**DOCUMENT SECTION**
○ ○ ○
# Survival Footwear



## BobR1 (Jan 13, 2011)

In another post OldCooteHillBilly mentioned footwear as a Survival Preperation Item. This got me to thinking. I normally keep extra gloves around because they wear out quickly when used hard. I have not kept extra boots as part of my survival preperation inventory however. 
The last 5 pairs of lace up boots I have bought have all been pitiful quality. The last pair were camo Cordura lace ups from Wal-Mart. They started to come unstitched at about 3 months. I live in the country and I am hard on gear. I am out cutting fire wood, fixing fence, building things, etc all the time. I am a good test subject for using gear, and seeing how it holds up.

Bottom line the last 5 pair of boots have all been made in China or possibly Vietnam on the 511 Brand boots. While they all looked good when I bought them, they all came apart when used hard way too soon. Not good when your gear may need to stay together for a long time while used hard.

This is a subject worth a little research to determine what one should buy. I am sure you can still buy good boots that stay together, a source other than Wal-Mart is going to be called for on this one. 

Lets look into this a little deeper. Footweat is fairly important. It is a lot more important when you are barefoot, which you will be shortly with China made boots in a survival situation.


----------



## Tirediron (Jul 12, 2010)

We buy Dakota boots , supplied by marks work wear house in Canada. They are made in vietnam. the quality is good the price is reasonable , under $200 for solid work boots. they also make a leather winter boot with a removable liner, by far the best winter boot that I have ever had, also around $200, they seem like they will last for years if maintained.:beercheer:


----------



## philjam (Dec 17, 2008)

Muck boots are comfortable, warm and reasonable.


----------



## Reblazed (Nov 11, 2010)

I have a friend that swears by these .... unfortunately, they do not make a size small enough for me.

Mickey Mouse Boots $69.99 | Bunny Boots | Bata Military Boots


----------



## OldCootHillbilly (Jul 9, 2010)

I buy my work boots at Mills Fleet Farm, there fin an feather brand. I do construction work fer the state, perty rough on the boots, I get bout 2 years outa them before I put them in second string an buy a new pair.

In the winter, most a the time I get buy with a good pair of undersocks followed by wool socks, my work boots an a pair a 5 buckle overshoes on top. When the temp gets well below zero I switch ta a pair of LaCrosse pack boots.


----------



## JayJay (Nov 23, 2010)

Reblazed said:


> I have a friend that swears by these .... unfortunately, they do not make a size small enough for me.
> 
> Mickey Mouse Boots $69.99 | Bunny Boots | Bata Military Boots


Ahhh...I have a book that starts at size 4---these are next on my list after checking at TSC first...

I ordered a military tent stove --it was here in less than a week and I have extremely cold hands and feet, so boots are next on my list--

1-888-478-7758 
# 0801 black with valve ( size 4-14 wide, narrow, and regular) -20 degrees guaranteed!!! 69.00

Coleman's Military Surplus
Coleman's Military Surplus, army surplus. survival gear, hunting, camping gear


----------



## Jason (Jul 25, 2009)
○ ○ ○
**DATA SECTION**
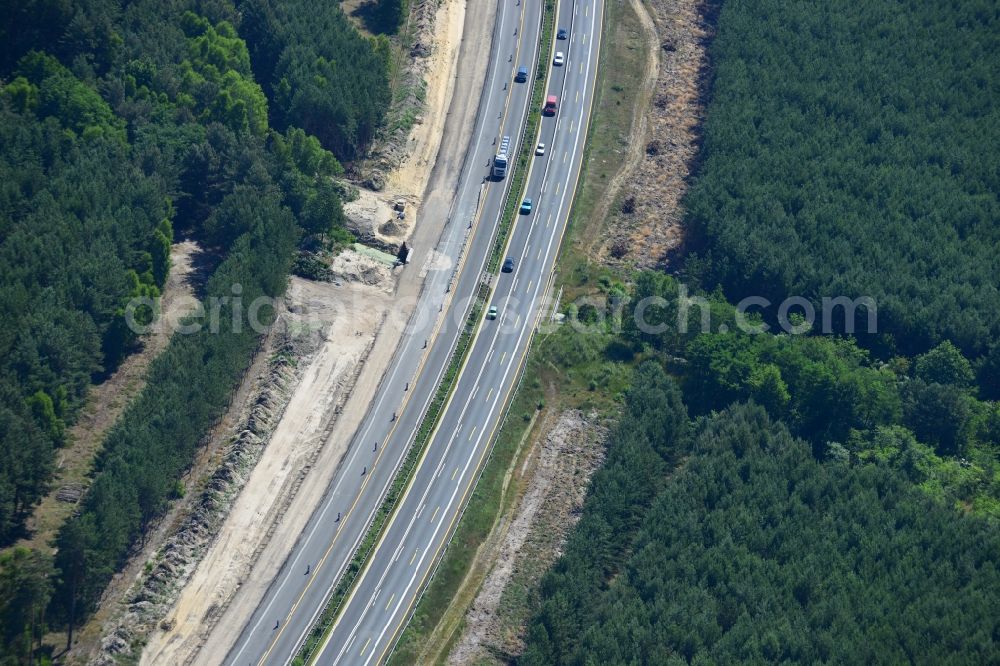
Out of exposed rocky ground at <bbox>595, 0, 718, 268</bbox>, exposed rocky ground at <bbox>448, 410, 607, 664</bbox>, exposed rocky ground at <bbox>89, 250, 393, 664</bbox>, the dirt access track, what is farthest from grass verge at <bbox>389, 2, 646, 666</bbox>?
exposed rocky ground at <bbox>89, 250, 393, 664</bbox>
○ ○ ○
**SET OF TASKS**
1 - In the survival footwear thread, where does OldCootHillbilly buy work boots?
2 - Please set down the passage of the survival footwear thread between "This is a subject" and "a survival situation.", inclusive.
3 - Resume the survival footwear thread from the point where it stops.
The material comes from a separate source and has no connection to the survival footwear thread.

**SOLVED TASKS**
1 - At Mills Fleet Farm.

2 -
This is a subject worth a little research to determine what one should buy. I am sure you can still buy good boots that stay together, a source other than Wal-Mart is going to be called for on this one. 

Lets look into this a little deeper. Footweat is fairly important. It is a lot more important when you are barefoot, which you will be shortly with China made boots in a survival situation.

3 -
I like Timberlands. I had a pair of Timberland Pro's that claimed to be water proof (they're not) that fit like sneakers right out of the box. Work pays for one pair of boots every 2 years up to $150 but will replace them sooner if they have degraded to the point that they are no longer compliant to the safety regs in the level of protection they provide. I wear them a lot, and not just at work. I keep old boots as a "second string" as Old Coot said. My Timberlands just split across the sole after about a year and a half so I got a new pair of identical ones because they're so comfortable. They're made in China, of course.

My current barn boots are a worn out pair of Red Wings with the toes worn down to the steel and bald soles. They've lasted far longer than any other boots I've ever had but they're just not as comfortable as my Timberlands. Especially since work pays, I worry more about comfort than durability.

The last boots I bought on my own were Herman Survivors from WalMart. Also very comfortable but totally inferior quality. The bottoms of the soles split after a matter of months on 3 pairs that I had. Unacceptable, and it's a shame because they're really comfortable and they're nice looking boots.

I wear boots more than sneakers, even in the summer. Good boots are essential to your safety and well being, as well as the safety of your family. If your feet are blistered from shoddy footwear, or your toes broken by a dropped object, you'll have a hard time bugging out, tilling ground to plant food, harvesting what you've planted, and defending your home and loved ones.


----------



## Reblazed (Nov 11, 2010)

Thanks JayJay mine started at size 6 ... I'll be calling first thing tomorrow.


----------



## MrSfstk8d (Jan 20, 2011)

I'm with Jason, that Red Wings are amazing. They're a bit expensive, but they last; very good quality. They're made in US as well. Not sure where they source materials from, but I do what I can to "buy local" lol. Anyway, I get about two years out of a pair of Red Wings as well. Last time I submitted an expense report with shoes on it, my boss nearly choked. He asked why I don't buy $30 shoes from W$lm$rt. Told him they'll fall apart in three months. He said, well then buy another. At three month intervals, I'd spend more in sh*tty boots from W$lm$rt in the same amount of time I'd kept one set of GOOD boots. He doesn't get it. (BTW he's Chinese, if that makes any difference)


----------



## UncleJoe (Jan 11, 2009)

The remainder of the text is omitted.